= Excerto do texto =
O casamento é a realização mais espantosa da
humanidade. A mais utilizada forma de transmitir a
existência e a única eficaz de transmitir a
civilização. Que duas pessoas tão diferentes
encontrem uma complementaridade fecunda para a vida
e, através da sua união, dêem substância e
continuidade à comunidade humana é sublime. Mais
ainda, uma descrição objectiva do que está implicado
na vida quotidiana de um casal mostra a qualquer
observador perspicaz que ele é formalmente
impossível. As núpcias que permanecem não são as
fáceis e sem problemas, porque essas não há. Todos
os casamentos são impossíveis. Alguns simplesmente
existem e persistem. Os casamentos que duram
constituem a realização mais espantosa da
humanidade.
O nosso tempo adicionou aqui uma dimensão. Em vez de
o considerar como ele é, um bem precioso, frágil e
essencial, decidiu procurar formas alternativas de
transmitir a existência e a civilização. Sempre
houve promiscuidade, adultério, divórcio, união de
facto, consequências directas da impossibilidade do
casamento. Esta é a primeira época que admira e
promove esses comportamentos, enquanto inova
furiosamente em contraceptivos e procriação
artificial. Além disso, desconfiando da capacidade
dos pais para ensinar os valores básicos, entrega ao
Estado ou ao mercado essa função. A doutrinação
ideológica, mascarada ou não de educação, e os
desenhos animados são as formas contemporâneas de
transmitir a civilização.
A consequência disto, outra novidade, é a aparente
derrocada conjugal. No caso português, a taxa bruta
de casamento em 2008 foi de 4,1 por mil habitantes,
metade da taxa de 1979 e pouco acima da taxa de
divórcios, 2,5 por mil, que quadruplicou nestes 30
anos. Os nascimentos fora do casamento subiram de
8,2% em 1979 e 14,7% em 1990 para 36,2% hoje. Muitos
interpretam estes números como a obsolescência do
casamento. Pelo contrário, o espantoso não é serem
tão negativos, mas ainda serem significativos.

= Material fornecido =
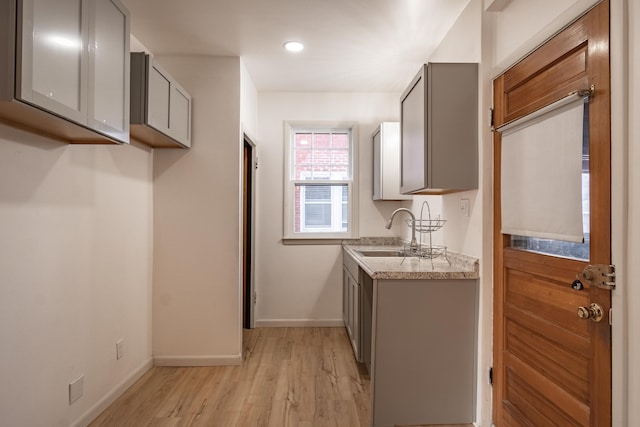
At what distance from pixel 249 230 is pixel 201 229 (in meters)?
0.87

= Tarefas =
**A)** Reproduza todo o trecho do texto sobre o casamento que vai desde "A consequência disto, outra" até "ainda serem significativos.".
**B)** Responda às perguntas seguintes com base no texto sobre o casamento.
(i) Qual foi a taxa bruta de casamento em Portugal em 2008?
(ii) Segundo o texto, qual é a única forma eficaz de transmitir a civilização?
(iii) Que duas coisas são apontadas como as formas contemporâneas de transmitir a civilização?

= Respostas =
**A)**
A consequência disto, outra novidade, é a aparente
derrocada conjugal. No caso português, a taxa bruta
de casamento em 2008 foi de 4,1 por mil habitantes,
metade da taxa de 1979 e pouco acima da taxa de
divórcios, 2,5 por mil, que quadruplicou nestes 30
anos. Os nascimentos fora do casamento subiram de
8,2% em 1979 e 14,7% em 1990 para 36,2% hoje. Muitos
interpretam estes números como a obsolescência do
casamento. Pelo contrário, o espantoso não é serem
tão negativos, mas ainda serem significativos.

**B)**
(i) 4,1 por mil habitantes.
(ii) O casamento.
(iii) A doutrinação ideológica, mascarada ou não de educação, e os desenhos animados.